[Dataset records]
◆ ◆ ◆ ◆ ◆ ◆ ◆
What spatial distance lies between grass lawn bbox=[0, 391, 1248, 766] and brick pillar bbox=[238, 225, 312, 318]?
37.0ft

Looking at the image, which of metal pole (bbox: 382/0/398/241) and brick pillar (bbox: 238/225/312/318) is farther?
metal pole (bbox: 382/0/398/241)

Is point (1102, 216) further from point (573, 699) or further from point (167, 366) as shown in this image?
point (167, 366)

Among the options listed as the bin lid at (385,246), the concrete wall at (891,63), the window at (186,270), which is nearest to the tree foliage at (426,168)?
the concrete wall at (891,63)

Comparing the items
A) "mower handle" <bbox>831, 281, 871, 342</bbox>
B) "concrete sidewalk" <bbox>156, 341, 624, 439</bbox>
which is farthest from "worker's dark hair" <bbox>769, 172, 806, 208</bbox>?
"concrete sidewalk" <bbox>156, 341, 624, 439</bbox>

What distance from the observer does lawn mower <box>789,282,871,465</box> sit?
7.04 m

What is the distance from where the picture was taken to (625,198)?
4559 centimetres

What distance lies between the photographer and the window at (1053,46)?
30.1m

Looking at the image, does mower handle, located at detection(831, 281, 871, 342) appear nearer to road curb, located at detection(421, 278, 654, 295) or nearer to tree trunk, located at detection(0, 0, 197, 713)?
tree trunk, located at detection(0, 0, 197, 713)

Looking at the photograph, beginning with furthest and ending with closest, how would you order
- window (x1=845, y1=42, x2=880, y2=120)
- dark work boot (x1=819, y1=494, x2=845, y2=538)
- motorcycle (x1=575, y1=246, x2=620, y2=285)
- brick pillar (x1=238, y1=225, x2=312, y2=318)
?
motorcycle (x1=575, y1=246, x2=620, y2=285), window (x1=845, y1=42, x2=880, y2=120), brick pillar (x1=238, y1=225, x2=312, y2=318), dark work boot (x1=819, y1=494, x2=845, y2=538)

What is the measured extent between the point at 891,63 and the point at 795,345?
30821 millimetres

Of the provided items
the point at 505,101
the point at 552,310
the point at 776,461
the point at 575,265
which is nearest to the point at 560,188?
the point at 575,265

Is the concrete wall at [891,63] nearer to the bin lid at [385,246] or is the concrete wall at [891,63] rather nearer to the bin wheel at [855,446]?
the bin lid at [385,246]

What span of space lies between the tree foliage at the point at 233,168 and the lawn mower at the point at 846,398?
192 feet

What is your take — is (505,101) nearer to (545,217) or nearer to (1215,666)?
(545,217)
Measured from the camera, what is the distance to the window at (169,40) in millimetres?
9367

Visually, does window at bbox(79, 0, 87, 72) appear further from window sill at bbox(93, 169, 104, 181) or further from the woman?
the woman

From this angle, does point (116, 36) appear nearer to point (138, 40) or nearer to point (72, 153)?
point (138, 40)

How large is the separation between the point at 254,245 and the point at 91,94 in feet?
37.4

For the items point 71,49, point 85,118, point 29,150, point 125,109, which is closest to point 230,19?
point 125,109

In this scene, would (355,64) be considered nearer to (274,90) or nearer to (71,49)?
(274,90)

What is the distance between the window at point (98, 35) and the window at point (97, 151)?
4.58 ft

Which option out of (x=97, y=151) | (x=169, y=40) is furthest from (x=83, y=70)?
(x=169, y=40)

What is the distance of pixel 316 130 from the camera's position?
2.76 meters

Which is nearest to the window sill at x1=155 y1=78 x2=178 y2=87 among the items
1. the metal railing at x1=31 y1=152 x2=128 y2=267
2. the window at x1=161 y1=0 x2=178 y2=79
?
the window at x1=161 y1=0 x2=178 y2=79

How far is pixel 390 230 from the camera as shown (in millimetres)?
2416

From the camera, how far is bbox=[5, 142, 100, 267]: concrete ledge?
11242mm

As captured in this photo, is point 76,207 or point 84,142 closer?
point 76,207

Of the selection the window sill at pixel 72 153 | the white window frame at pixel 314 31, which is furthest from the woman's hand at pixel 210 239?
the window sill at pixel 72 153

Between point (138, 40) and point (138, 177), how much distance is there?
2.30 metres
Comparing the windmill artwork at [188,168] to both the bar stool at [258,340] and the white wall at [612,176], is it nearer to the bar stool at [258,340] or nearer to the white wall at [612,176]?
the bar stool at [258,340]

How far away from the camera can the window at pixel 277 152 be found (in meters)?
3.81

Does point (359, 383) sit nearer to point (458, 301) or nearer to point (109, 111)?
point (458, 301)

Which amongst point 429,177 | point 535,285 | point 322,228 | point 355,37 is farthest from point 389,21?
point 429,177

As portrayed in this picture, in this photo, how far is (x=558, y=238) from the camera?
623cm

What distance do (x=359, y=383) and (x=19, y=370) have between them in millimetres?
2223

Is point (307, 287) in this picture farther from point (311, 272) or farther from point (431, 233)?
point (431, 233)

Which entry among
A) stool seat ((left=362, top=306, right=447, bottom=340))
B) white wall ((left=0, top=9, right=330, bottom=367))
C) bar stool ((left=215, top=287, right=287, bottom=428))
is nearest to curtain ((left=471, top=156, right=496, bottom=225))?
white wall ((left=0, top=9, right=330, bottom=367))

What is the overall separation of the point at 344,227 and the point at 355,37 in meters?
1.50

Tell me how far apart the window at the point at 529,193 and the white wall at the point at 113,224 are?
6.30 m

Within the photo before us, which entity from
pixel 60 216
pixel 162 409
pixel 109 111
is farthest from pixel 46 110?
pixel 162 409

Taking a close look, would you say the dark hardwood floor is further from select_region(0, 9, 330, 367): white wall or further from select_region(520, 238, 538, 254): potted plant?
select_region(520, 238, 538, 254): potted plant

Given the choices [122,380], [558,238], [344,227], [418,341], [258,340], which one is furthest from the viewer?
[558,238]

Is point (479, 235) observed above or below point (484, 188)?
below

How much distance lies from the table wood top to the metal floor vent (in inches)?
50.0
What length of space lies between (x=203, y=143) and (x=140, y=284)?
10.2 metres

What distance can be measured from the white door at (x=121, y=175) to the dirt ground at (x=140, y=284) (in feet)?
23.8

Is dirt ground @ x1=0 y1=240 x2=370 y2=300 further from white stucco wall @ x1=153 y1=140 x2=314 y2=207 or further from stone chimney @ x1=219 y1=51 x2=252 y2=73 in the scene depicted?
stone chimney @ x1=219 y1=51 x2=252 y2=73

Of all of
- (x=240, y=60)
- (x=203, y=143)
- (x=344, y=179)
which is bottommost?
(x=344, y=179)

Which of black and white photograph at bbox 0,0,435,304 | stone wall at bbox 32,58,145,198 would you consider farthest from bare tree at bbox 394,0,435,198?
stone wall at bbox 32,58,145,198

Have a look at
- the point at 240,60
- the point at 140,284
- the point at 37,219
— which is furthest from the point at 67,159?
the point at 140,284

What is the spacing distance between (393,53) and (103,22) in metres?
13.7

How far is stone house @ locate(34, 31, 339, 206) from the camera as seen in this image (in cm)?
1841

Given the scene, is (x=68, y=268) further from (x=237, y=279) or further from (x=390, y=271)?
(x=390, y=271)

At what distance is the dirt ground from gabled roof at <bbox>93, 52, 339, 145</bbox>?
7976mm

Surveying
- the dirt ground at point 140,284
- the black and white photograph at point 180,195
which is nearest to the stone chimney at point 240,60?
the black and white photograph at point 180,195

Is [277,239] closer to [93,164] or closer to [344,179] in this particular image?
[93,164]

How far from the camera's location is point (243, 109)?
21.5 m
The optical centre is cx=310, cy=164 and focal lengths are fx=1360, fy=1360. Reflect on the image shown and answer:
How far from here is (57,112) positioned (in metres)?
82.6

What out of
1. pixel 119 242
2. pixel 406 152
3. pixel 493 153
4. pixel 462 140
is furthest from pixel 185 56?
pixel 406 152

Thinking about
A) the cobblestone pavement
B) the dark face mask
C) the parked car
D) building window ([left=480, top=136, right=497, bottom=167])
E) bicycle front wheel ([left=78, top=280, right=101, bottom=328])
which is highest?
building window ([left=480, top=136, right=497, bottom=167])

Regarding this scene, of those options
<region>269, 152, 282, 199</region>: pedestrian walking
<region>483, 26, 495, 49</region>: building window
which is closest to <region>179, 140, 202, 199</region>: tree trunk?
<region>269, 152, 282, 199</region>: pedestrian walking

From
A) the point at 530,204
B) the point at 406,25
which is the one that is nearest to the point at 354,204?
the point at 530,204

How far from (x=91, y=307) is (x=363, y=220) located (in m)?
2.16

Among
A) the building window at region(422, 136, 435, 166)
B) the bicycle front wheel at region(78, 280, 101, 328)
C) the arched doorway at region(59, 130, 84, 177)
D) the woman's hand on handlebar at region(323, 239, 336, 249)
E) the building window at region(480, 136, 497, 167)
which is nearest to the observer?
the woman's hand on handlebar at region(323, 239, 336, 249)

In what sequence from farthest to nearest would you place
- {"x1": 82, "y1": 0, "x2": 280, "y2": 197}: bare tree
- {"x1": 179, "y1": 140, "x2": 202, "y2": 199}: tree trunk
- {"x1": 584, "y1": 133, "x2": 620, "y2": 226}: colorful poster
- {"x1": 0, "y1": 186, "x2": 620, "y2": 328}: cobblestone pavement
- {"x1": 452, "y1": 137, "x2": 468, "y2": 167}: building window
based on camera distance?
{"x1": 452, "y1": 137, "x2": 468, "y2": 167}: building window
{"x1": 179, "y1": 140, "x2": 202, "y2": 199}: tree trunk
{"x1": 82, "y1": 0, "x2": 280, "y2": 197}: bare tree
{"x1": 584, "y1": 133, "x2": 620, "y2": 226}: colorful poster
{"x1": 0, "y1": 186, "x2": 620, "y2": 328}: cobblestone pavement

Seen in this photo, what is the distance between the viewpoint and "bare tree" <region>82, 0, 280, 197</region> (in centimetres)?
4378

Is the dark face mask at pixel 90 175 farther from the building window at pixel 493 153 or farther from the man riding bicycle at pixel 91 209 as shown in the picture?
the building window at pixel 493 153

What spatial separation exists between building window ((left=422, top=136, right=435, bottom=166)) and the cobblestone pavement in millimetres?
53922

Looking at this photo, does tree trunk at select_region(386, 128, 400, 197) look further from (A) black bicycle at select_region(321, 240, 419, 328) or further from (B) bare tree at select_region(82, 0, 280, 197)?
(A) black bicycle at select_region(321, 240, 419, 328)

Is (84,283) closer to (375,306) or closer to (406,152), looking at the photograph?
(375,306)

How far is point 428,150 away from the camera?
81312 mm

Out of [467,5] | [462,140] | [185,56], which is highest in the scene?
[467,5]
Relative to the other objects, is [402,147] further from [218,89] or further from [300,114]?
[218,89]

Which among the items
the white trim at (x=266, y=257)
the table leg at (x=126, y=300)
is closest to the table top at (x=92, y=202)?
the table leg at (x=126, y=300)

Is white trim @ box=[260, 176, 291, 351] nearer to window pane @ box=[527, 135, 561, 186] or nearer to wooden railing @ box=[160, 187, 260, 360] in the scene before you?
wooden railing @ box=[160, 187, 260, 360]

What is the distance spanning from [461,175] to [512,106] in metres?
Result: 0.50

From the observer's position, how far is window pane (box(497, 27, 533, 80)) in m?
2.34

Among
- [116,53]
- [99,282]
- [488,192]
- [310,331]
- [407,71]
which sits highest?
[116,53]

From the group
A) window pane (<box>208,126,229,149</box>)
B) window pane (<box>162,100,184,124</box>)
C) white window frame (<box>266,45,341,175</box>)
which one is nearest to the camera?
◆ ◆ ◆ ◆ ◆ ◆ ◆
> **Short task**: Return the records unchanged, starting with the line that contains "How far is point" and going on through the final line of the records.

> **Exercise response**:
How far is point 428,150 away from the camera?
81312 mm

Out of [467,5] | [462,140] | [185,56], which is highest in the scene?
[467,5]
Relative to the other objects, is [402,147] further from [218,89] or further from [300,114]?
[218,89]

Which among the items
the white trim at (x=266, y=257)
the table leg at (x=126, y=300)
is closest to the table top at (x=92, y=202)?
the table leg at (x=126, y=300)

Is white trim @ box=[260, 176, 291, 351] nearer to window pane @ box=[527, 135, 561, 186] or nearer to wooden railing @ box=[160, 187, 260, 360] in the scene before you?
wooden railing @ box=[160, 187, 260, 360]

What is the distance spanning from [461,175] to [512,106] in metres?
Result: 0.50

From the observer's position, how far is window pane (box(497, 27, 533, 80)) in m?
2.34

Among
- [116,53]
- [99,282]
- [488,192]
- [310,331]
- [407,71]
which sits highest?
[116,53]

From the group
A) window pane (<box>208,126,229,149</box>)
B) window pane (<box>162,100,184,124</box>)
C) white window frame (<box>266,45,341,175</box>)
which one is nearest to the camera?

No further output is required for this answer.